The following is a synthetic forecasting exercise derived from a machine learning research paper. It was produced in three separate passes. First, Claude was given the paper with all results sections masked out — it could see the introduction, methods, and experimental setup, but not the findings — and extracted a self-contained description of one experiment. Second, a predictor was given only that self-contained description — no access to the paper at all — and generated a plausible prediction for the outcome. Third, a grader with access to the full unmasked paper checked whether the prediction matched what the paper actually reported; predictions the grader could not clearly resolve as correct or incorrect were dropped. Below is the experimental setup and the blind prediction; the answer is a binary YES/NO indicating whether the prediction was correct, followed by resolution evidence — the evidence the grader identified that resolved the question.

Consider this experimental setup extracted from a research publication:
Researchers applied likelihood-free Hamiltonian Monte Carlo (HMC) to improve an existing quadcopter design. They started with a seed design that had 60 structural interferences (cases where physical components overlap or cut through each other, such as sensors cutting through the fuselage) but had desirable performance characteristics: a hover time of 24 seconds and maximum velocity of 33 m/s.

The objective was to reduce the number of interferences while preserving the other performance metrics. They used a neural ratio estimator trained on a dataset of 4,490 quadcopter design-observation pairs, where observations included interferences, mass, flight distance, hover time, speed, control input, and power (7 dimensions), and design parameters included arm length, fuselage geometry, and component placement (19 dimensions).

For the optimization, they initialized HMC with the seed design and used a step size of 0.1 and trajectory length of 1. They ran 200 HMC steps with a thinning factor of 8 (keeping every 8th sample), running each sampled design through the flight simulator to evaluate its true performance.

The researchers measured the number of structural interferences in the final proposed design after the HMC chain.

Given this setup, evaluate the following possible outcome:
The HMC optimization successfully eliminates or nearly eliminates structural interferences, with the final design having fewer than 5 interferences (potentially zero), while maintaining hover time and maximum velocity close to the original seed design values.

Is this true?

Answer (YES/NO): YES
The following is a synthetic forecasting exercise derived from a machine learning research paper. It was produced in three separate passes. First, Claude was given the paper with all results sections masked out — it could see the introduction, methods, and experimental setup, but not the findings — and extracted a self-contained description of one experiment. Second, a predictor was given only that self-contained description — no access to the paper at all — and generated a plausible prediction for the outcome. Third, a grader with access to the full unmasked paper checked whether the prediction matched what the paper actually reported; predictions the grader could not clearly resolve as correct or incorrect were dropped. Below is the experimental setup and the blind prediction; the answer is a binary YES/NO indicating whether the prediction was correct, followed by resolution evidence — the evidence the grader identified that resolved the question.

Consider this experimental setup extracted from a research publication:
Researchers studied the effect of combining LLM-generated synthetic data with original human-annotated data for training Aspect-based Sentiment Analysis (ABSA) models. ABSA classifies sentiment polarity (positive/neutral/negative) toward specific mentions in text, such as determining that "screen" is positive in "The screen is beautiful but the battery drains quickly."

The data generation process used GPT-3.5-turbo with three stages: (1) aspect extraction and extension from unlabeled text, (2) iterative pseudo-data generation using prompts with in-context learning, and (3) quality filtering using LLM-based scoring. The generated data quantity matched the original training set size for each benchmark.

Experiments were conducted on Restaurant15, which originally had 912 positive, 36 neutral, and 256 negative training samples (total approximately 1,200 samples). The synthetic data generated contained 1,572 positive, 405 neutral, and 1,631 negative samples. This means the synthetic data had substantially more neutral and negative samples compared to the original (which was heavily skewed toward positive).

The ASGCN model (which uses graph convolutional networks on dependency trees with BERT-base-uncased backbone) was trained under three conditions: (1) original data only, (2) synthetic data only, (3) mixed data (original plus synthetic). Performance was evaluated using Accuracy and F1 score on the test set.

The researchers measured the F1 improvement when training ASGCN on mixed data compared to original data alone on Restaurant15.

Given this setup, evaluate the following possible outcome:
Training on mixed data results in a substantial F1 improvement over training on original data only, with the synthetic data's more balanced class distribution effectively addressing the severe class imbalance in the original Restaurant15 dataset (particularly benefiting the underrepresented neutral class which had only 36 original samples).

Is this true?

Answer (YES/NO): NO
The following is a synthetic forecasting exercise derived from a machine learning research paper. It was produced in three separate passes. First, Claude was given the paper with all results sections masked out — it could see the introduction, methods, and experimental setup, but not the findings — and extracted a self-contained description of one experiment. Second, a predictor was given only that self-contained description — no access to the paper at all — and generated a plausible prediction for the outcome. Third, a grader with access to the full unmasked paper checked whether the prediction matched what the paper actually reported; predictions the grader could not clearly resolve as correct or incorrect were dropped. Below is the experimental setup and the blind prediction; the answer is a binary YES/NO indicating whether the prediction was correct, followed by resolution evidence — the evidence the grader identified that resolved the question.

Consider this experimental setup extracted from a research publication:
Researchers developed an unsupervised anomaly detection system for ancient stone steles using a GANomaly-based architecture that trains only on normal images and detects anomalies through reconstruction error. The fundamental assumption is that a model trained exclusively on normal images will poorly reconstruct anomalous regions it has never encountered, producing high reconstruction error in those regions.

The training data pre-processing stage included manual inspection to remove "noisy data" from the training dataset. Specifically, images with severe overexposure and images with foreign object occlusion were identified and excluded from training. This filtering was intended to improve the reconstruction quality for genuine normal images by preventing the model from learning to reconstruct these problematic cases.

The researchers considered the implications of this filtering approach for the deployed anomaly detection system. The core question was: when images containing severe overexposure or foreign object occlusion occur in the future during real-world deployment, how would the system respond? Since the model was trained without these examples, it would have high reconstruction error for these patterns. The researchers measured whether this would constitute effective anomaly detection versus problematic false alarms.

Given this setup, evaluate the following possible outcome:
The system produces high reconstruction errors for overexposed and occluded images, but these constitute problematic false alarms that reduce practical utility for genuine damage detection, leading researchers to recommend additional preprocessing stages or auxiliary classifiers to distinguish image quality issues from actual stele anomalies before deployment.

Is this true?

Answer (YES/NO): NO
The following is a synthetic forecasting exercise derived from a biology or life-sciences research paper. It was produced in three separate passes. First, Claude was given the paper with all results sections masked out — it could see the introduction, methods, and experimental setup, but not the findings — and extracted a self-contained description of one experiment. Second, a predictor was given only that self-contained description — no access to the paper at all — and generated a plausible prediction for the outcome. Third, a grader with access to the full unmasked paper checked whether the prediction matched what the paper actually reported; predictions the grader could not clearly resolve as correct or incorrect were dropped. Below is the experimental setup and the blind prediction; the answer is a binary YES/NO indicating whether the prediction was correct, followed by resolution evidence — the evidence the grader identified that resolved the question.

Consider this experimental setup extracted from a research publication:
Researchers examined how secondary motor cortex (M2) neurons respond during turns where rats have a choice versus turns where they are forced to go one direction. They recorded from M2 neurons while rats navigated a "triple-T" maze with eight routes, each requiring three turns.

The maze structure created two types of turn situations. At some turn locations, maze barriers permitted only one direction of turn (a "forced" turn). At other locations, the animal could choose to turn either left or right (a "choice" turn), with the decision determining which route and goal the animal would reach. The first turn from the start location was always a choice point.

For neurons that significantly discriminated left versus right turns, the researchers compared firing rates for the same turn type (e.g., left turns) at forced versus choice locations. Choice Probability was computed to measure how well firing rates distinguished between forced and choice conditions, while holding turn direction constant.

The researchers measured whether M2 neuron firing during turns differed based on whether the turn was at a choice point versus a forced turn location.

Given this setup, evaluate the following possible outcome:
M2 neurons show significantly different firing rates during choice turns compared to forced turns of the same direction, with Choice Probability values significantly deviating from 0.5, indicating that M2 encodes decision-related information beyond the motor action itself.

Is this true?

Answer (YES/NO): NO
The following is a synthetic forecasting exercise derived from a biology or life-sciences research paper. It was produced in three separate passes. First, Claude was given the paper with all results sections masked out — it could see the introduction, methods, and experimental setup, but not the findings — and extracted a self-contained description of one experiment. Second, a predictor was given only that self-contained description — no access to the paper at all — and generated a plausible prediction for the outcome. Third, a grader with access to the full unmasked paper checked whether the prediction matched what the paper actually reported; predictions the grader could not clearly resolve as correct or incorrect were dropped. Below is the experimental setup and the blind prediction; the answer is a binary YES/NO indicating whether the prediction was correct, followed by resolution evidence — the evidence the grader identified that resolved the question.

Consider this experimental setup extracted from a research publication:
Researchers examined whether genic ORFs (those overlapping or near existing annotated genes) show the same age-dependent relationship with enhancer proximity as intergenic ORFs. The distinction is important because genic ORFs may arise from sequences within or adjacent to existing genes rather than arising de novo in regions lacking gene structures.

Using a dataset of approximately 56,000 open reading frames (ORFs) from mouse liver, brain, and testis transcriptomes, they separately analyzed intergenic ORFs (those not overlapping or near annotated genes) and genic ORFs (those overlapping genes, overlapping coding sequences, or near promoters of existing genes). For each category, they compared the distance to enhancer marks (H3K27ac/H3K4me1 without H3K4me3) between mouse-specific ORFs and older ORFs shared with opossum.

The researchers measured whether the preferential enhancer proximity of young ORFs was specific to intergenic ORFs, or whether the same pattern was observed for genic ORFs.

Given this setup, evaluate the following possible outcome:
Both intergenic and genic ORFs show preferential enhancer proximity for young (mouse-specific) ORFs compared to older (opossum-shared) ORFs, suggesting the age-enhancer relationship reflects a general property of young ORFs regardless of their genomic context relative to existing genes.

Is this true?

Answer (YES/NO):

=-=-=

Task to carry out
Each line that includes the string "improvement" should be copied from the data.

Result below
The researchers measured the F1 improvement when training ASGCN on mixed data compared to original data alone on Restaurant15.
Training on mixed data results in a substantial F1 improvement over training on original data only, with the synthetic data's more balanced class distribution effectively addressing the severe class imbalance in the original Restaurant15 dataset (particularly benefiting the underrepresented neutral class which had only 36 original samples).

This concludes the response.